==== Texto selecionado ====

Esta sexta-feira os deputados vão de férias, com a pausa de verão na Assembleia da República, depois de, na semana passada, ter havido debate do estado da nação e terem continuado a decorrer, nos últimos dias, os trabalhos das comissões, que só hoje findam.
Com este ‘fim de ano legislativo’, os deputados só voltarão ao trabalho em setembro, para a reta final do ano, pelo que a Executive Digest questionou José Adelino Maltez, professor universitário, biografo e investigador de Ciência Política, e Edna Costa, politóloga, professora e investigadora de Ciência Política da Universidade do Minho sobre os temas e episódios que marcaram o ano legislativo até agora.
Do mais positivo ao mais negativo, dos ‘casos e casinhos’ que viram cair 13 membros do Governo a uma velocidade nunca antes vista, à “Mão cheia de nada” que representaram os desenvolvimentos do caso TAP, em especial o que envolve a Comissão Parlamentar de Inquérito, os especialistas apontam também quais serão os desafios com que Governo e Oposição poderão contar no futuro muito próximo
Edna Costa
Pontos altos/positivos
“Num ano tão conturbado ao nível da estabilidade e credibilidade do Executivo, com claras consequências na confiança dos portugueses nos responsáveis políticos, um ponto positivo terá sido a capacidade do Presidente da República em equilibrar a pressão sobre o Executivo e PM com uma mensagem de confiança nas instituições políticas e nos políticos. Este papel do Chefe de Estado é fulcral no sentido de não contribuir para o propagar do discurso populista sobre a ineficácia das instituições e dos representantes democraticamente eleitos.”

====

Tarefas a realizar
1/ Por favor, explique em até três frases por que razão, no texto sobre o ano legislativo, Edna Costa considera fulcral o papel do Chefe de Estado.
2/ Indique se cada afirmação concorda com o texto sobre o ano legislativo, com sim ou não e as palavras decisivas do texto citadas sem alterações: (a) os deputados voltam ao trabalho em setembro; (b) caíram 13 membros do Governo; (c) os trabalhos das comissões terminaram na semana passada.
3/ Troque "setembro" por "outubro" e volte a escrever o trecho do texto sobre o ano legislativo que começa em "Com este ‘fim" e segue até "legislativo até agora.".

==== Material fornecido ====

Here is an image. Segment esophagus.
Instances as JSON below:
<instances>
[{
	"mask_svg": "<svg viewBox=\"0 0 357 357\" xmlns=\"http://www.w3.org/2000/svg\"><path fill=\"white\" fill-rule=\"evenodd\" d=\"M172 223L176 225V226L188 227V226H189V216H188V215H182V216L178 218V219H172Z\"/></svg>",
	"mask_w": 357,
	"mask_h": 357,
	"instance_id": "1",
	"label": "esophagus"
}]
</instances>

====

Respostas por tarefa
1/ Para Edna Costa, esse papel é fulcral por não contribuir para o propagar do discurso populista sobre a ineficácia das instituições e dos representantes democraticamente eleitos. O Presidente da República equilibrou a pressão sobre o Executivo e o PM com uma mensagem de confiança nas instituições políticas e nos políticos.

2/
(a) Sim: "os deputados só voltarão ao trabalho em setembro".
(b) Sim: "viram cair 13 membros do Governo".
(c) Não: "os trabalhos das comissões, que só hoje findam".

3/
Com este ‘fim de ano legislativo’, os deputados só voltarão ao trabalho em outubro, para a reta final do ano, pelo que a Executive Digest questionou José Adelino Maltez, professor universitário, biografo e investigador de Ciência Política, e Edna Costa, politóloga, professora e investigadora de Ciência Política da Universidade do Minho sobre os temas e episódios que marcaram o ano legislativo até agora.